Briggs argues that the translator is very much a part of the creative process, and I hope the example above illustrates how a translation can be faithful to the spirit and mood of the original while possibly straying from exact equivalence. Other translators have taken a very different view. Vladimir Nabokov’s translation of Pushkin’s Eugene Onegin was apparently so doggedly literal that the end result was turgid and practically unreadable, and even his most ardent fans hated it. He declared that ‘the clumsiest literal translation is a thousand times more useful than the prettiest paraphrase.’ This is such a surprise, as Nabokov’s own prose is so playful and sparkling. Then, on the other end of the spectrum, Deborah Smith courted controversy with her translation of Han Kang’s The Vegetarian. She was accused of embellishing the original, of ‘over-translating’, of adding phrases and imagery not present in the original Korean. Apparently these nuggets are known by translators as ‘Easter eggs’ and are occasionally smuggled in to the receiving language when the translator is particularly enamoured of a phrase or piece of imagery. I can understand this urge: it must be sorely tempting to sneak a bon mot or two in.

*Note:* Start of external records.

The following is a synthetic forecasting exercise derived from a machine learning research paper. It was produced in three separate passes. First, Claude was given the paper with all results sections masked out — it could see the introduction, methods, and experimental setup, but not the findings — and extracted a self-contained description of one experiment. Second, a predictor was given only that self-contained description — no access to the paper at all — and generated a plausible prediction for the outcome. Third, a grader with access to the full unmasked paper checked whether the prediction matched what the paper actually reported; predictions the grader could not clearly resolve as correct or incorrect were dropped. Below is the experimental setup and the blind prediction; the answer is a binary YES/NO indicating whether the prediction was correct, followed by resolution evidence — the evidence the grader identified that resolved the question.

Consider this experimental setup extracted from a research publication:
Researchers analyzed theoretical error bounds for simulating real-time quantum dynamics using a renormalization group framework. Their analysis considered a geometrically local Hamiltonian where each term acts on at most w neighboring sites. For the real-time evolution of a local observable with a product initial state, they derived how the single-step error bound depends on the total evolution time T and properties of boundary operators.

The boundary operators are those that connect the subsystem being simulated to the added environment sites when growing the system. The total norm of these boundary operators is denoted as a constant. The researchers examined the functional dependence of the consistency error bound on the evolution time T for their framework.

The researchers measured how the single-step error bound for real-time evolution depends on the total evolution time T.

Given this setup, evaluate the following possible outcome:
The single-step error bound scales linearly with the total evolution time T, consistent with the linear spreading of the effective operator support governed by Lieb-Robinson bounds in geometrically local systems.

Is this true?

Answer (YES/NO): NO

Bessette herself had a highly chequered writing career. She was the author of thirteen novels and was initially discovered by Raymond Queneau of Gallimand, who recognised the originality of her writing. As well as Queneau, she was praised by several other literary heavyweights, including Marguerite Duras and Nathalie Sarraute, and she won the Prix Goncourt for Lily Pleure, but despite this, her books stubbornly refused to sell, and were largely out of print by the time of her death in 2000. More recently, a few indie French publishers have recognised and republished her works. A new French edition has been published by Le Nouvel Attila in 2020, but all I could find was a Facebook page, not even a website. Apparently they focus on avant-garde and neglected literature, much like Fitzcarraldo in fact. The picture of the book with that very alluring and very typically French scribble describing her as Hélène B7 (geddit!) with the command ‘Lisez-la!’ (Read her!) makes me really, really, want to get hold of the text in the original. It has become an idée fixé.

Bessette’s initial promise was never fulfilled. It appears that from the 1960s onwards, her career took one dark turn after another. She and Gallimand, her publisher, were sued for defamation in the 1960s by one of her childhood friends, who asserted that Bessette’s novel, Les Petits Lecocq was a damaging account of her own family. The plaintiff won the court case, winning substantial damages, and the book had to be severely altered or withdrawn. This caused major damage to Bessette’s reputation.
In 1973, she took her publisher, Gallimand, to court. Gallimand, by this point, had refused to publish her new work, and yet also contractually prevented her from finding new publishing opportunities. In 1976, they finally cut her loose, and without their prestige and backing, she was effectively blacklisted by the French publishing world. Then, in 1978, one of her sons, Jean, died. Naturally, this was devastating, and from this point on, her writing career petered out, and she eked a living in other spheres to support herself. By all accounts, she sank into obscurity for the last thirty years of her life, and if she wrote anything during this period, there is no evident sign of it.
Her younger son, Gilles Bessette, survived her, and has played an active part in keeping her legacy alive. She had a unique talent, and really deserves a new readership. Bravo, Fitzcarraldo, for rediscovering her and to Kate Briggs for doing such justice to her poetic style.